- What is required: Repeat word for word the lines starting at the one that contains "Does point (38, 57)" and ending at the one that contains "19250 millimetres", both included.

───── Data for the task ─────

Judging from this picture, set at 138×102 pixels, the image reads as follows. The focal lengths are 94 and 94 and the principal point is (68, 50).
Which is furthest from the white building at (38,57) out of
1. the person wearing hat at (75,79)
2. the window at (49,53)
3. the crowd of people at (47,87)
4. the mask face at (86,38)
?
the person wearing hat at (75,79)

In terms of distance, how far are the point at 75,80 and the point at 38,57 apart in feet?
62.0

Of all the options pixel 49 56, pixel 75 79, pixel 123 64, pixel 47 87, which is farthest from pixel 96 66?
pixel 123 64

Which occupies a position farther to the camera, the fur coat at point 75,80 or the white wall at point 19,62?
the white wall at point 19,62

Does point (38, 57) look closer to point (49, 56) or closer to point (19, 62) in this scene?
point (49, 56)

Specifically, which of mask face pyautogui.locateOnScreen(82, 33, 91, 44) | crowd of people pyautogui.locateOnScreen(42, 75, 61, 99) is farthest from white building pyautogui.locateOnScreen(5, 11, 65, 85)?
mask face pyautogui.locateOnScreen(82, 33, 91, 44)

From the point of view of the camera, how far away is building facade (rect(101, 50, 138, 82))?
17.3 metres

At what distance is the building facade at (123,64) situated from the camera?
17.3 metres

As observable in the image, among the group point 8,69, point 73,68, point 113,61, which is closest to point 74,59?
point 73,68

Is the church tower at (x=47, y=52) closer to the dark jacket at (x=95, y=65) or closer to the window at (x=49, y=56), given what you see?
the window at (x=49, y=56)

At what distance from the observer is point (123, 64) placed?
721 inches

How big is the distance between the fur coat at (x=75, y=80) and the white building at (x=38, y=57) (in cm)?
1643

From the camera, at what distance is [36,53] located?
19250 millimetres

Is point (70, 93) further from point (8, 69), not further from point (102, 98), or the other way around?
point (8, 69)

─────

- Answer:
Does point (38, 57) look closer to point (49, 56) or closer to point (19, 62) in this scene?
point (49, 56)

Specifically, which of mask face pyautogui.locateOnScreen(82, 33, 91, 44) | crowd of people pyautogui.locateOnScreen(42, 75, 61, 99) is farthest from white building pyautogui.locateOnScreen(5, 11, 65, 85)?
mask face pyautogui.locateOnScreen(82, 33, 91, 44)

From the point of view of the camera, how far away is building facade (rect(101, 50, 138, 82))?
17.3 metres

At what distance is the building facade at (123,64) situated from the camera?
17.3 metres

As observable in the image, among the group point 8,69, point 73,68, point 113,61, which is closest to point 74,59?
point 73,68

Is the church tower at (x=47, y=52) closer to the dark jacket at (x=95, y=65) or closer to the window at (x=49, y=56), given what you see?
the window at (x=49, y=56)

At what distance from the observer is point (123, 64) placed?
721 inches

How big is the distance between the fur coat at (x=75, y=80) and the white building at (x=38, y=57) (in cm)?
1643

From the camera, at what distance is [36,53] located?
19250 millimetres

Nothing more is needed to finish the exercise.